LArID: Initial testing of a large area low resource integrated impact detector

The measurement of space debris in orbit has been a subject of study since the beginning of the space age. The high speeds in orbit give even small debris enough energy to pose a risk to spacecraft. The smaller end of the space debris population can only be assessed with either returned objects or in-situ measurements. Ground-based detection systems are currently unable to observe sizes below a few millimeters. In-situ systems offer the potential to give a fuller picture of the space debris environment and help improve particle models. The previous in-situ detectors, however, have seen challenges with system noise clouding the measurements and reducing the observable range of impactors.

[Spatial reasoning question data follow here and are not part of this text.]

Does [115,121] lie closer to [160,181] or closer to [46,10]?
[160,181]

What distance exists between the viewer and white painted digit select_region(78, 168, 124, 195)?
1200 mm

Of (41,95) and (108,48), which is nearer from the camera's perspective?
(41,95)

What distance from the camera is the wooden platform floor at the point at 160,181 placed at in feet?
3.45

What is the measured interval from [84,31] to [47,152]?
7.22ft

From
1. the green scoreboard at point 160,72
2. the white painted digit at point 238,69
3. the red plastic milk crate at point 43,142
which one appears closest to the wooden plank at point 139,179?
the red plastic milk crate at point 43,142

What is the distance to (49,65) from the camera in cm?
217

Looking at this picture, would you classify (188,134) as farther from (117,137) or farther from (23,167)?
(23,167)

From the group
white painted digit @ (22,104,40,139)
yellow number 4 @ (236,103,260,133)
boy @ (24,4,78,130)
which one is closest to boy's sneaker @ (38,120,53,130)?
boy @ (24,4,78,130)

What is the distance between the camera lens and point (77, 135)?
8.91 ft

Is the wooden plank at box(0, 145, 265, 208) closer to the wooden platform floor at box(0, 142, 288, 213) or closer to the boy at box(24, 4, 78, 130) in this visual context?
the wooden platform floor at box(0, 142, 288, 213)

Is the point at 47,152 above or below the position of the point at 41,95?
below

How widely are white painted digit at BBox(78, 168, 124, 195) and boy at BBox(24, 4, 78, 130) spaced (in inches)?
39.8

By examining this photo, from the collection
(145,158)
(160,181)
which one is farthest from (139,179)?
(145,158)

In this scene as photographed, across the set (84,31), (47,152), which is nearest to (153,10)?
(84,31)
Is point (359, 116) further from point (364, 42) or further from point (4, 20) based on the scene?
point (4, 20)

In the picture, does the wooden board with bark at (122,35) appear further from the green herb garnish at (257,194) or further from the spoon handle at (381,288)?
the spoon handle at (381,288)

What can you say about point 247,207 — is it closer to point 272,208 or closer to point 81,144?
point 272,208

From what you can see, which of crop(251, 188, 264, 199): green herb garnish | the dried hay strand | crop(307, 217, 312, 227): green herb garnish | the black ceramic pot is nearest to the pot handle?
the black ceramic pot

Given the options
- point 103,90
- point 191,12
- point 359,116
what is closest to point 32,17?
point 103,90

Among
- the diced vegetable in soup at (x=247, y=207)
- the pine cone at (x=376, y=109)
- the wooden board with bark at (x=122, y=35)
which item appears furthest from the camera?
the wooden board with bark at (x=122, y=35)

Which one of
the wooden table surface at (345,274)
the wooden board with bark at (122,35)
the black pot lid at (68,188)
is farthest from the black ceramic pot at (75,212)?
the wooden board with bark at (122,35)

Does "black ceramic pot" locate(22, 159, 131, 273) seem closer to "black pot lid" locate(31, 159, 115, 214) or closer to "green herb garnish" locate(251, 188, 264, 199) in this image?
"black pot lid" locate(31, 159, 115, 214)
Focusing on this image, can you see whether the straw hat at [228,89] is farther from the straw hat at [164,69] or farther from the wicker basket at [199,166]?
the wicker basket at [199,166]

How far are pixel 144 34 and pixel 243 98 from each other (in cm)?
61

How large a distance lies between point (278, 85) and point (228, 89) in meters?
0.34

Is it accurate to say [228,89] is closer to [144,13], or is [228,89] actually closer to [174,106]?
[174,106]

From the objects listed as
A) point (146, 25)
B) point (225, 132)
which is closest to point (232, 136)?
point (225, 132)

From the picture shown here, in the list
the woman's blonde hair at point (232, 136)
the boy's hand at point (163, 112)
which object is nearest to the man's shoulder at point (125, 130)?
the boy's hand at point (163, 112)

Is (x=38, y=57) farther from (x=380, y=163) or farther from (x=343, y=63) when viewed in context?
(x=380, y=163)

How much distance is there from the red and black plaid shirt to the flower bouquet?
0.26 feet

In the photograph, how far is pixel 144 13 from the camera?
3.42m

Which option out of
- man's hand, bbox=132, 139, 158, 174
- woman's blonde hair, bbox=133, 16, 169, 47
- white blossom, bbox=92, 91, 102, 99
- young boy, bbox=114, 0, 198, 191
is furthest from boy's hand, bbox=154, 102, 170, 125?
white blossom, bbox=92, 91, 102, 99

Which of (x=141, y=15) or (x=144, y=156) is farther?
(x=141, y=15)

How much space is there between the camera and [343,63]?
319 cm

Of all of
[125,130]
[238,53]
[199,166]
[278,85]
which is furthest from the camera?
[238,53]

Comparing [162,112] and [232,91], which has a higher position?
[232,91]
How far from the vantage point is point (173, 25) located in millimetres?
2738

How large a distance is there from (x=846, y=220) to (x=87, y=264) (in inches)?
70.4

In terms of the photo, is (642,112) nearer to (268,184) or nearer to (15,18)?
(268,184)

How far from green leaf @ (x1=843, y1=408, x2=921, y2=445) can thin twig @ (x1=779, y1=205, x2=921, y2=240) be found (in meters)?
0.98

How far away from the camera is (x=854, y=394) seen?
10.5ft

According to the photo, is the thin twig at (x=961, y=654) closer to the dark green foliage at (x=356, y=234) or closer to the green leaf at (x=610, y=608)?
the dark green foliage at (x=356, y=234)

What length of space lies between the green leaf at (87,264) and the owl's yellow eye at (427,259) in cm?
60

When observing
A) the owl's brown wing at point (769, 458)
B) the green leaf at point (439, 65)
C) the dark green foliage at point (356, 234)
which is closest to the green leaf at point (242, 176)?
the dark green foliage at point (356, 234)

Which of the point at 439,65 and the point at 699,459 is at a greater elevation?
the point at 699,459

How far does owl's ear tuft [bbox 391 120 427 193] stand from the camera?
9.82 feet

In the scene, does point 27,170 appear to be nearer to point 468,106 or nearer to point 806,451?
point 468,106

This paper describes the Large Area low Resource integrated Impact Detector, LArID, being developed at Fraunhofer EMI and the testing performed to characterize the limits of the sensors and establish the accuracy that the detector can measure. The LArID detector combines different physical measurements to assess the properties of impact events starting at 0.1 mm in size. Acoustic waves of the impact through a thin foil are triangulated, providing a location and time of impact. This is then followed by an impact on a second foil that has thousands of 100 µm wide copper traces running through it in an orthogonal pattern; giving a second location, the size of the impactor, and the time of impact. The flash of the impact is also measured, giving a second independent physical measurement of both times of impact. Combining these measurements of size and velocity with the spacecraft's orbital location and attitude will allow for a much more detailed picture of the space debris environment. The hypervelocity impact test series described here focuses on the smaller debris sizes covering impactors under 1 mm in diameter. With this information, the limits for the detector's measurement capabilities can be established. This will allow the detector to increase confidence in the results taking advantage of the multi-physics nature of the impact measurements.